Так что я не очень нарушил давнюю традицию этих мест, когда начал встречаться в той же Малеевке, ставшей «домом творчества» писателей (и неподалеку от неё — в таких же «домах» композиторов и театральных деятелей) — с нынешними сочинителями слов и нотных знаков и с теми, кто произносит или выпевает эти знаки со сцены. В общем, в каком-то смысле я очутился на дороге, давно проторённой Вуколом Лавровым.

Только, к сожалению, уже не встретил там Лескова, Чехова, Григоровича, Мамина-Сибиряка, Плещеева, Гарина, Короленко, а совсем-совсем других…

Остановись, противный! — кричу я самому себе. — Что за жалкая, непотребная манера огульно язвить по адресу людей своего времени — тем более, когда они не могут этого слышать.
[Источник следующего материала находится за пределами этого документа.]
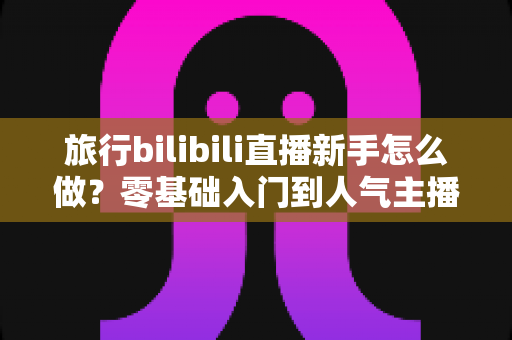 旅行bilibili直播新手怎么做?零基础入门到人气主播的完整实战指南 旅行bilibili直播新手怎么做?零基础入门到人气主播的完整实战指南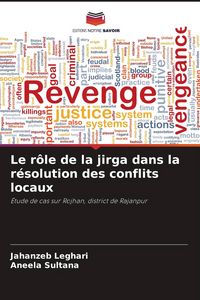 Produktbild: Le r&ocirc;le de la jirga dans la r&eacute;solution des conflits locaux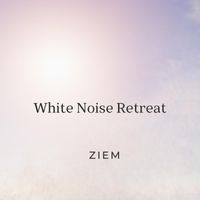 Ziem - White Noise Retreat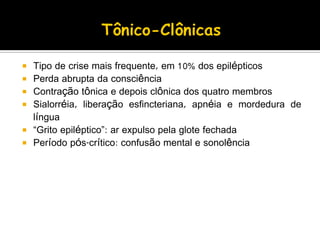  Tipo de crise mais frequente, em 10% dos epilépticos
 Perda abrupta da consciência
 Contração tônica e depois clônica dos quatro membros
 Sialorréia, liberação esfincteriana, apnéia e mordedura de
língua
 “Grito epiléptico”: ar expulso pela glote fechada
 Período pós-crítico: confusão mental e sonolência
 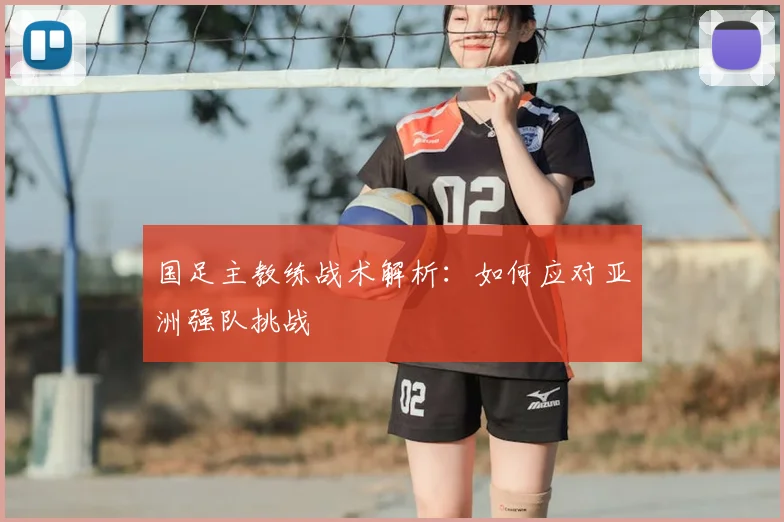 国足主教练战术解析：如何应对亚洲强队挑战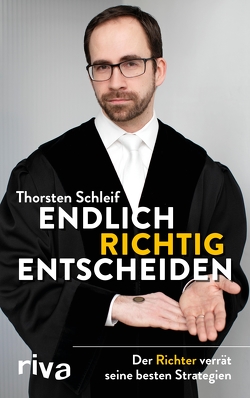 Endlich richtig entscheiden von Schleif,  Thorsten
Да и вообще, интересно: свела бы тебя судьба с теми, кто бывал у Лаврова в Малеевке в позапрошлом веке, как бы ты стал говорить о них — об их непростых характерах, манерах, об их привычках тоже считать себя умнее других, перебивать собеседника, полагать, что они всегда правы. Ведь и они были далеко не ангелы…

Малеевка тоже осталась такой, какой была: те же пригорки и лощины, которые представлялись взорам Чехова и Пришвина; те же лесные дороги, те же изумительные восходы и закаты; та же неумолкающая Вертушинка и деревенька на взгорье за ней, где вскоре появится двухэтажный дом с четырёхгранной крышей и двумя квадратными большими окнами наверху, и дом этот станет тоже своего рода центром — для меня не столько «культурным», сколько дружеским…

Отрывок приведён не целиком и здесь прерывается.